#### What you need to do
Word for word, return every record that follows.

#### Records supplied
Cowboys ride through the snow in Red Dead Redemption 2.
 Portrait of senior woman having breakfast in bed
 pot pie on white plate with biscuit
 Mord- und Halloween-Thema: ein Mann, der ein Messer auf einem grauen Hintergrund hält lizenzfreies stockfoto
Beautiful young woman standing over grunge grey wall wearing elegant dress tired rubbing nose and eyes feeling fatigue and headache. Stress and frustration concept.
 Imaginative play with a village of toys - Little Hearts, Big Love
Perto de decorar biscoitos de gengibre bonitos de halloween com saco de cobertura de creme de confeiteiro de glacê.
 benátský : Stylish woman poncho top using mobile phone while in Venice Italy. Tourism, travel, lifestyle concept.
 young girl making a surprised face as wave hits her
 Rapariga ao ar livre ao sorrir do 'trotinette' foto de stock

#### Written reply
Cowboys ride through the snow in Red Dead Redemption 2.
 Portrait of senior woman having breakfast in bed
 pot pie on white plate with biscuit
 Mord- und Halloween-Thema: ein Mann, der ein Messer auf einem grauen Hintergrund hält lizenzfreies stockfoto
Beautiful young woman standing over grunge grey wall wearing elegant dress tired rubbing nose and eyes feeling fatigue and headache. Stress and frustration concept.
 Imaginative play with a village of toys - Little Hearts, Big Love
Perto de decorar biscoitos de gengibre bonitos de halloween com saco de cobertura de creme de confeiteiro de glacê.
 benátský : Stylish woman poncho top using mobile phone while in Venice Italy. Tourism, travel, lifestyle concept.
 young girl making a surprised face as wave hits her
 Rapariga ao ar livre ao sorrir do 'trotinette' foto de stock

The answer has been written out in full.